Sly and the Family Stone’s “Dance To The Music” was devastatingly simple: a moment-by-moment status check on the instruments, the title exhortation, and you’re moving. Contrast that with Black Eyed Pea will.i.am’s version, where he demands “Get your ass on the floor ’cause I said so” and then follows it up with unfettered braggadocio, and the power of what Stone accomplished nearly 40 years ago becomes all the more clear. Different Strokes By Different Folks takes on a variety of different approaches, from covers to remixes to what are effectively new songs built on samples of Sly tunes. The latter largely fail; Nappy Roots and Martin Luther’s “Don’t Call Me Nigger, Whitey” fails to recognize that the original didn’t need a lengthy rap to be plenty articulate.

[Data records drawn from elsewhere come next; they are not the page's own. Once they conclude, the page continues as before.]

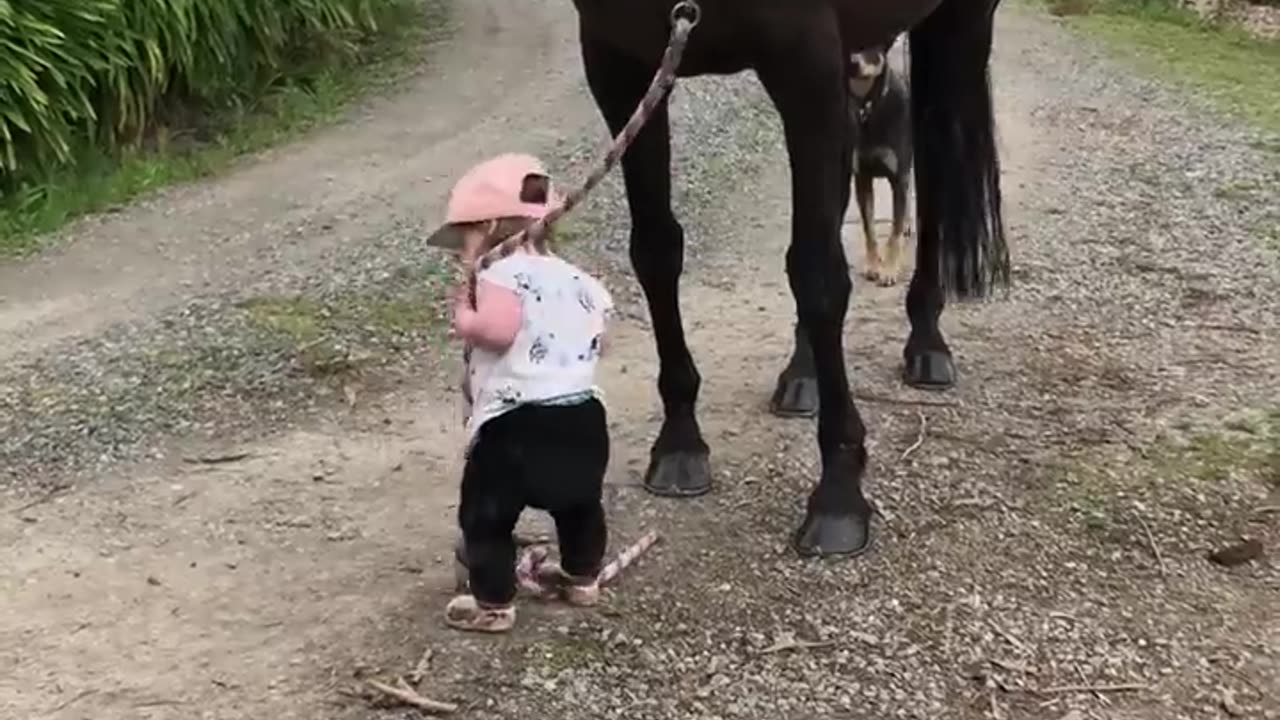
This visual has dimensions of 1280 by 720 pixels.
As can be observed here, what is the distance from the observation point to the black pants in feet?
10.4

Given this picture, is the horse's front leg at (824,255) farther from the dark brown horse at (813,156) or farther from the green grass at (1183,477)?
the green grass at (1183,477)

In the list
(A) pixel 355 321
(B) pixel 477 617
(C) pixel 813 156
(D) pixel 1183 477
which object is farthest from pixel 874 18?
(A) pixel 355 321

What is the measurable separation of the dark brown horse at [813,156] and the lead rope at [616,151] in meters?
0.06

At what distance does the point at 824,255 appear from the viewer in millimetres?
3645

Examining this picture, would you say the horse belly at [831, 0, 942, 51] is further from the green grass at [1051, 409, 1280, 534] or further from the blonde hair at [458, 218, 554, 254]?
the green grass at [1051, 409, 1280, 534]

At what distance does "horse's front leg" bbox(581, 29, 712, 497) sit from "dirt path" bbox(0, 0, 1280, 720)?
0.37 feet

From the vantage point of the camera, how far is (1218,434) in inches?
174

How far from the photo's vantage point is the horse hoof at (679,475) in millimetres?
4074

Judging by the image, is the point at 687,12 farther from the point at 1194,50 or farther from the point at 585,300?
the point at 1194,50

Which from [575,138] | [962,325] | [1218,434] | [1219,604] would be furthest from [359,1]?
[1219,604]

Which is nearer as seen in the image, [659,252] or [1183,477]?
[659,252]

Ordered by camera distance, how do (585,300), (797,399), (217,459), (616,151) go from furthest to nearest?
(797,399) < (217,459) < (616,151) < (585,300)

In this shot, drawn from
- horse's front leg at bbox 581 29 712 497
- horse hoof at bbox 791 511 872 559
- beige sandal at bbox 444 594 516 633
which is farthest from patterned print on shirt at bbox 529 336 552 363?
horse hoof at bbox 791 511 872 559

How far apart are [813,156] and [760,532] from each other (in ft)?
3.01
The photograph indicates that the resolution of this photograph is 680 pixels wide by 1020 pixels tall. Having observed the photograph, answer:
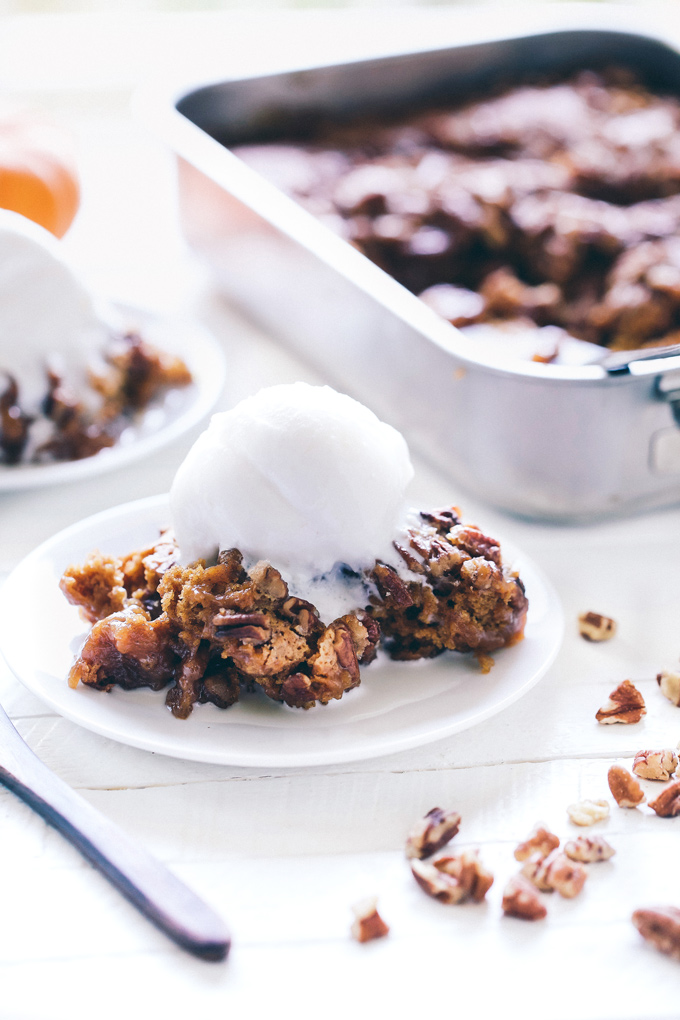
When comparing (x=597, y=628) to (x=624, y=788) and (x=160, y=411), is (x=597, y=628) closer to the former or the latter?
(x=624, y=788)

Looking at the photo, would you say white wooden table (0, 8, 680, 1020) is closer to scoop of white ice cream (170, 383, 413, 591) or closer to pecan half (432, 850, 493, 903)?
pecan half (432, 850, 493, 903)

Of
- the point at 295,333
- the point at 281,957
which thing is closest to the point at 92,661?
the point at 281,957

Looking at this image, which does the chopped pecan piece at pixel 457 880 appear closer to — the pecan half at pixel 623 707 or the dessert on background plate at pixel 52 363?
the pecan half at pixel 623 707

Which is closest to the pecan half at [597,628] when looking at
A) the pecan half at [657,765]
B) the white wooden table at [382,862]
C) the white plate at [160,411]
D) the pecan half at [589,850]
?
the white wooden table at [382,862]

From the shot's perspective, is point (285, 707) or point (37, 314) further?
point (37, 314)

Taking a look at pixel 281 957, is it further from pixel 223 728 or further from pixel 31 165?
pixel 31 165

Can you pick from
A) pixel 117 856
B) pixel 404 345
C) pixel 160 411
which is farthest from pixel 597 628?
pixel 160 411
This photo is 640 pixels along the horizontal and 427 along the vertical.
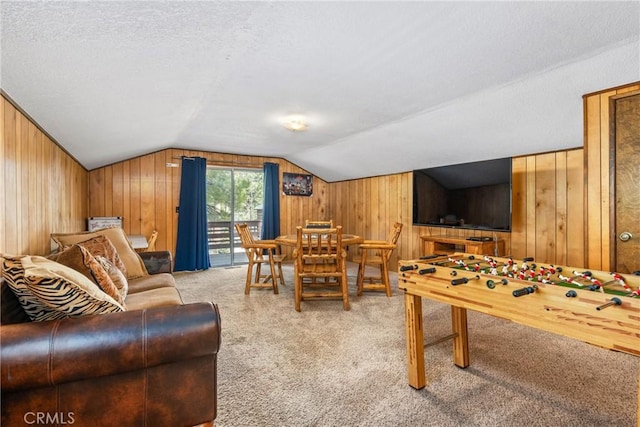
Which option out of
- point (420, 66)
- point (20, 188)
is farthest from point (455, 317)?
point (20, 188)

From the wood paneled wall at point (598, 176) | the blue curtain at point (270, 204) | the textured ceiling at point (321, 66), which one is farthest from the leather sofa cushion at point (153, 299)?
the blue curtain at point (270, 204)

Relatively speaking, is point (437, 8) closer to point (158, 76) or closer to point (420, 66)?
point (420, 66)

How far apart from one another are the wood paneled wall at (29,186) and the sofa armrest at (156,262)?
0.73m

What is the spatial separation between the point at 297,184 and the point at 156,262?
361cm

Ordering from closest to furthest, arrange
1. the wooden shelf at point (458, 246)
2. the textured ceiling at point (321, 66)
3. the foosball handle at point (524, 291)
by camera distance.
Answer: the foosball handle at point (524, 291) → the textured ceiling at point (321, 66) → the wooden shelf at point (458, 246)

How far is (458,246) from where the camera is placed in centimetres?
405

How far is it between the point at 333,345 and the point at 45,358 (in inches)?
68.7

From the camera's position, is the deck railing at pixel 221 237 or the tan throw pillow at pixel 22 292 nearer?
the tan throw pillow at pixel 22 292

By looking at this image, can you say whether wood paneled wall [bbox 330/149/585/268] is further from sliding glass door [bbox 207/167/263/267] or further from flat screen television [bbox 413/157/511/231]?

The covers fare better, with “Family Affair” by John Legend, Joss Stone and Van Hunt coming off like a cross between Al Green, Parliament and Prince, while Steven Tyler and Robert Randolph nail an appropriately churchified “(I Want To Take You) Higher.” Moby pulls off a nifty “Love City” remix, with the Family Stone’s vocals flitting in and out over a skittery drumbeat, but it’s “You Can Make It If You Try” that’s the most perplexing, as Buddy Guy and John Mayer sing and play guitar over the original. Get rid of Guy and Mayer and it’d be perfect.